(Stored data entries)
· · · · · · ·

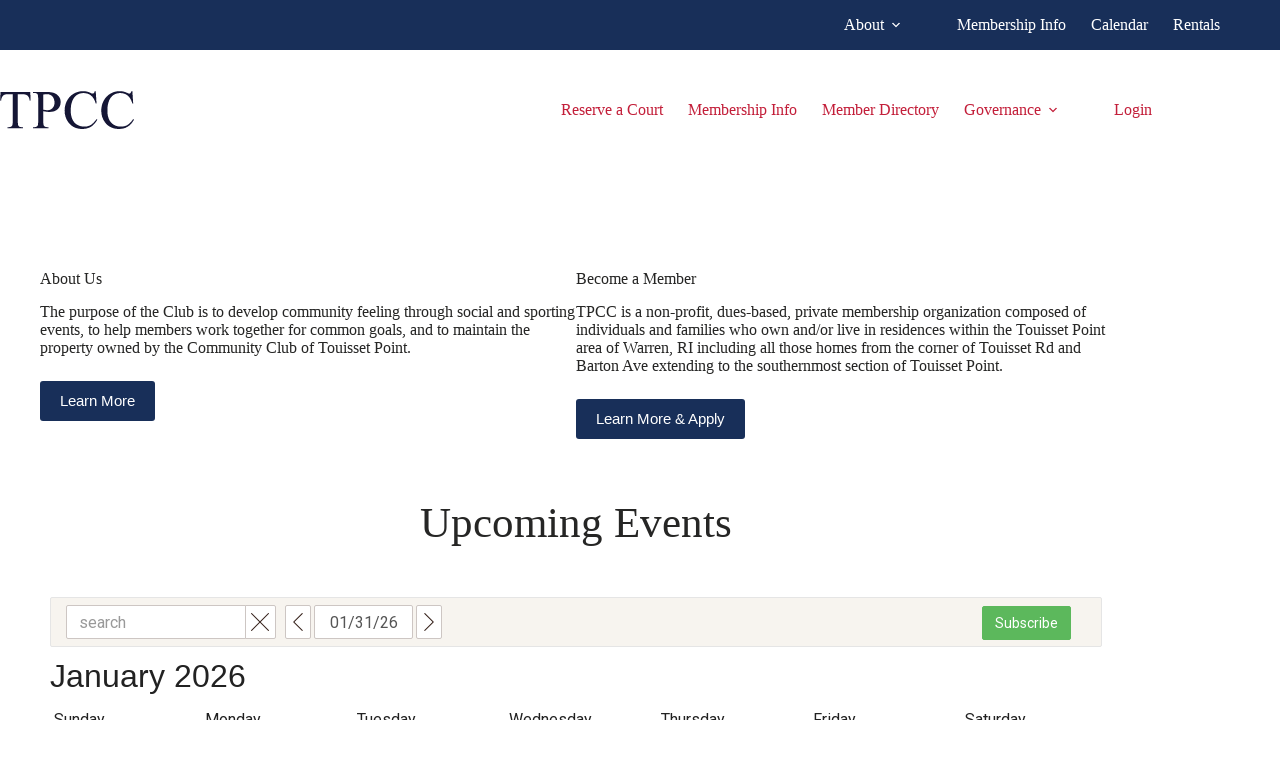

--- FILE ---
content_type: text/plain
request_url: https://www.google-analytics.com/j/collect?v=1&_v=j102&a=1867579628&t=pageview&_s=1&dl=https%3A%2F%2Ftouissetpoint.org%2F%3Fref%3Dtpcc.link%26time%3Dweek%26mcat%3D5%252C9%26dy%3D5%26month%3D5%26yr%3D2024&ul=en-us%40posix&dt=Touisset%20Point%20Community%20Club%20%E2%80%93%20East%20Warren%2C%20RI%20%E2%80%93%20Since%201919&sr=1280x720&vp=1280x720&_u=YEBAAAABAAAAAC~&jid=8094352&gjid=986799020&cid=888405069.1769903353&tid=UA-78447858-1&_gid=771505035.1769903353&_r=1&_slc=1&gtm=45He61r1n71WL99L3za200&gcd=13l3l3l3l1l1&dma=0&tag_exp=102015665~103116026~103200004~104527906~104528501~104684208~104684211~115938465~115938469~116185181~116185182~116988315~117041587&z=626822806
body_size: -451
content:
2,cG-WWVQ5E9182

--- FILE ---
content_type: image/svg+xml
request_url: https://touissetpoint.org/wp-content/uploads/TPCC.svg
body_size: 1083
content:
<svg width="313" height="89" viewBox="0 0 313 89" fill="none" xmlns="http://www.w3.org/2000/svg">
<path d="M70.4375 2.25L71.375 22.125H69C68.5417 18.625 67.9167 16.125 67.125 14.625C65.8333 12.2083 64.1042 10.4375 61.9375 9.3125C59.8125 8.14583 57 7.5625 53.5 7.5625H41.5625V72.3125C41.5625 77.5208 42.125 80.7708 43.25 82.0625C44.8333 83.8125 47.2708 84.6875 50.5625 84.6875H53.5V87H17.5625V84.6875H20.5625C24.1458 84.6875 26.6875 83.6042 28.1875 81.4375C29.1042 80.1042 29.5625 77.0625 29.5625 72.3125V7.5625H19.375C15.4167 7.5625 12.6042 7.85417 10.9375 8.4375C8.77083 9.22917 6.91667 10.75 5.375 13C3.83333 15.25 2.91667 18.2917 2.625 22.125H0.25L1.25 2.25H70.4375ZM100.875 47.3125V72C100.875 77.3333 101.458 80.6458 102.625 81.9375C104.208 83.7708 106.604 84.6875 109.812 84.6875H113.062V87H76.75V84.6875H79.9375C83.5208 84.6875 86.0833 83.5208 87.625 81.1875C88.4583 79.8958 88.875 76.8333 88.875 72V17.25C88.875 11.9167 88.3125 8.60417 87.1875 7.3125C85.5625 5.47917 83.1458 4.5625 79.9375 4.5625H76.75V2.25H107.812C115.396 2.25 121.375 3.04167 125.75 4.625C130.125 6.16667 133.812 8.79167 136.812 12.5C139.812 16.2083 141.312 20.6042 141.312 25.6875C141.312 32.6042 139.021 38.2292 134.438 42.5625C129.896 46.8958 123.458 49.0625 115.125 49.0625C113.083 49.0625 110.875 48.9167 108.5 48.625C106.125 48.3333 103.583 47.8958 100.875 47.3125ZM100.875 43.75C103.083 44.1667 105.042 44.4792 106.75 44.6875C108.458 44.8958 109.917 45 111.125 45C115.458 45 119.188 43.3333 122.312 40C125.479 36.625 127.062 32.2708 127.062 26.9375C127.062 23.2708 126.312 19.875 124.812 16.75C123.312 13.5833 121.188 11.2292 118.438 9.6875C115.688 8.10417 112.562 7.3125 109.062 7.3125C106.938 7.3125 104.208 7.70833 100.875 8.5V43.75ZM222.938 0.3125L224.875 29.125H222.938C220.354 20.5 216.667 14.2917 211.875 10.5C207.083 6.70833 201.333 4.8125 194.625 4.8125C189 4.8125 183.917 6.25 179.375 9.125C174.833 11.9583 171.25 16.5 168.625 22.75C166.042 29 164.75 36.7708 164.75 46.0625C164.75 53.7292 165.979 60.375 168.438 66C170.896 71.625 174.583 75.9375 179.5 78.9375C184.458 81.9375 190.104 83.4375 196.438 83.4375C201.938 83.4375 206.792 82.2708 211 79.9375C215.208 77.5625 219.833 72.875 224.875 65.875L226.812 67.125C222.562 74.6667 217.604 80.1875 211.938 83.6875C206.271 87.1875 199.542 88.9375 191.75 88.9375C177.708 88.9375 166.833 83.7292 159.125 73.3125C153.375 65.5625 150.5 56.4375 150.5 45.9375C150.5 37.4792 152.396 29.7083 156.188 22.625C159.979 15.5417 165.188 10.0625 171.812 6.1875C178.479 2.27083 185.75 0.3125 193.625 0.3125C199.75 0.3125 205.792 1.8125 211.75 4.8125C213.5 5.72917 214.75 6.1875 215.5 6.1875C216.625 6.1875 217.604 5.79167 218.438 5C219.521 3.875 220.292 2.3125 220.75 0.3125H222.938ZM308.312 0.3125L310.25 29.125H308.312C305.729 20.5 302.042 14.2917 297.25 10.5C292.458 6.70833 286.708 4.8125 280 4.8125C274.375 4.8125 269.292 6.25 264.75 9.125C260.208 11.9583 256.625 16.5 254 22.75C251.417 29 250.125 36.7708 250.125 46.0625C250.125 53.7292 251.354 60.375 253.812 66C256.271 71.625 259.958 75.9375 264.875 78.9375C269.833 81.9375 275.479 83.4375 281.812 83.4375C287.312 83.4375 292.167 82.2708 296.375 79.9375C300.583 77.5625 305.208 72.875 310.25 65.875L312.188 67.125C307.938 74.6667 302.979 80.1875 297.312 83.6875C291.646 87.1875 284.917 88.9375 277.125 88.9375C263.083 88.9375 252.208 83.7292 244.5 73.3125C238.75 65.5625 235.875 56.4375 235.875 45.9375C235.875 37.4792 237.771 29.7083 241.562 22.625C245.354 15.5417 250.562 10.0625 257.188 6.1875C263.854 2.27083 271.125 0.3125 279 0.3125C285.125 0.3125 291.167 1.8125 297.125 4.8125C298.875 5.72917 300.125 6.1875 300.875 6.1875C302 6.1875 302.979 5.79167 303.812 5C304.896 3.875 305.667 2.3125 306.125 0.3125H308.312Z" fill="#151635"/>
</svg>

· · · · · · ·

* **Exercise aim**: Each record should be copied exactly, and each image left out.

* **Task output**:
--- FILE ---
content_type: text/plain
request_url: https://www.google-analytics.com/j/collect?v=1&_v=j102&a=1867579628&t=pageview&_s=1&dl=https%3A%2F%2Ftouissetpoint.org%2F%3Fref%3Dtpcc.link%26time%3Dweek%26mcat%3D5%252C9%26dy%3D5%26month%3D5%26yr%3D2024&ul=en-us%40posix&dt=Touisset%20Point%20Community%20Club%20%E2%80%93%20East%20Warren%2C%20RI%20%E2%80%93%20Since%201919&sr=1280x720&vp=1280x720&_u=YEBAAAABAAAAAC~&jid=8094352&gjid=986799020&cid=888405069.1769903353&tid=UA-78447858-1&_gid=771505035.1769903353&_r=1&_slc=1&gtm=45He61r1n71WL99L3za200&gcd=13l3l3l3l1l1&dma=0&tag_exp=102015665~103116026~103200004~104527906~104528501~104684208~104684211~115938465~115938469~116185181~116185182~116988315~117041587&z=626822806
body_size: -451
content:
2,cG-WWVQ5E9182

--- FILE ---
content_type: image/svg+xml
request_url: https://touissetpoint.org/wp-content/uploads/TPCC.svg
body_size: 1083
content:
<svg width="313" height="89" viewBox="0 0 313 89" fill="none" xmlns="http://www.w3.org/2000/svg">
<path d="M70.4375 2.25L71.375 22.125H69C68.5417 18.625 67.9167 16.125 67.125 14.625C65.8333 12.2083 64.1042 10.4375 61.9375 9.3125C59.8125 8.14583 57 7.5625 53.5 7.5625H41.5625V72.3125C41.5625 77.5208 42.125 80.7708 43.25 82.0625C44.8333 83.8125 47.2708 84.6875 50.5625 84.6875H53.5V87H17.5625V84.6875H20.5625C24.1458 84.6875 26.6875 83.6042 28.1875 81.4375C29.1042 80.1042 29.5625 77.0625 29.5625 72.3125V7.5625H19.375C15.4167 7.5625 12.6042 7.85417 10.9375 8.4375C8.77083 9.22917 6.91667 10.75 5.375 13C3.83333 15.25 2.91667 18.2917 2.625 22.125H0.25L1.25 2.25H70.4375ZM100.875 47.3125V72C100.875 77.3333 101.458 80.6458 102.625 81.9375C104.208 83.7708 106.604 84.6875 109.812 84.6875H113.062V87H76.75V84.6875H79.9375C83.5208 84.6875 86.0833 83.5208 87.625 81.1875C88.4583 79.8958 88.875 76.8333 88.875 72V17.25C88.875 11.9167 88.3125 8.60417 87.1875 7.3125C85.5625 5.47917 83.1458 4.5625 79.9375 4.5625H76.75V2.25H107.812C115.396 2.25 121.375 3.04167 125.75 4.625C130.125 6.16667 133.812 8.79167 136.812 12.5C139.812 16.2083 141.312 20.6042 141.312 25.6875C141.312 32.6042 139.021 38.2292 134.438 42.5625C129.896 46.8958 123.458 49.0625 115.125 49.0625C113.083 49.0625 110.875 48.9167 108.5 48.625C106.125 48.3333 103.583 47.8958 100.875 47.3125ZM100.875 43.75C103.083 44.1667 105.042 44.4792 106.75 44.6875C108.458 44.8958 109.917 45 111.125 45C115.458 45 119.188 43.3333 122.312 40C125.479 36.625 127.062 32.2708 127.062 26.9375C127.062 23.2708 126.312 19.875 124.812 16.75C123.312 13.5833 121.188 11.2292 118.438 9.6875C115.688 8.10417 112.562 7.3125 109.062 7.3125C106.938 7.3125 104.208 7.70833 100.875 8.5V43.75ZM222.938 0.3125L224.875 29.125H222.938C220.354 20.5 216.667 14.2917 211.875 10.5C207.083 6.70833 201.333 4.8125 194.625 4.8125C189 4.8125 183.917 6.25 179.375 9.125C174.833 11.9583 171.25 16.5 168.625 22.75C166.042 29 164.75 36.7708 164.75 46.0625C164.75 53.7292 165.979 60.375 168.438 66C170.896 71.625 174.583 75.9375 179.5 78.9375C184.458 81.9375 190.104 83.4375 196.438 83.4375C201.938 83.4375 206.792 82.2708 211 79.9375C215.208 77.5625 219.833 72.875 224.875 65.875L226.812 67.125C222.562 74.6667 217.604 80.1875 211.938 83.6875C206.271 87.1875 199.542 88.9375 191.75 88.9375C177.708 88.9375 166.833 83.7292 159.125 73.3125C153.375 65.5625 150.5 56.4375 150.5 45.9375C150.5 37.4792 152.396 29.7083 156.188 22.625C159.979 15.5417 165.188 10.0625 171.812 6.1875C178.479 2.27083 185.75 0.3125 193.625 0.3125C199.75 0.3125 205.792 1.8125 211.75 4.8125C213.5 5.72917 214.75 6.1875 215.5 6.1875C216.625 6.1875 217.604 5.79167 218.438 5C219.521 3.875 220.292 2.3125 220.75 0.3125H222.938ZM308.312 0.3125L310.25 29.125H308.312C305.729 20.5 302.042 14.2917 297.25 10.5C292.458 6.70833 286.708 4.8125 280 4.8125C274.375 4.8125 269.292 6.25 264.75 9.125C260.208 11.9583 256.625 16.5 254 22.75C251.417 29 250.125 36.7708 250.125 46.0625C250.125 53.7292 251.354 60.375 253.812 66C256.271 71.625 259.958 75.9375 264.875 78.9375C269.833 81.9375 275.479 83.4375 281.812 83.4375C287.312 83.4375 292.167 82.2708 296.375 79.9375C300.583 77.5625 305.208 72.875 310.25 65.875L312.188 67.125C307.938 74.6667 302.979 80.1875 297.312 83.6875C291.646 87.1875 284.917 88.9375 277.125 88.9375C263.083 88.9375 252.208 83.7292 244.5 73.3125C238.75 65.5625 235.875 56.4375 235.875 45.9375C235.875 37.4792 237.771 29.7083 241.562 22.625C245.354 15.5417 250.562 10.0625 257.188 6.1875C263.854 2.27083 271.125 0.3125 279 0.3125C285.125 0.3125 291.167 1.8125 297.125 4.8125C298.875 5.72917 300.125 6.1875 300.875 6.1875C302 6.1875 302.979 5.79167 303.812 5C304.896 3.875 305.667 2.3125 306.125 0.3125H308.312Z" fill="#151635"/>
</svg>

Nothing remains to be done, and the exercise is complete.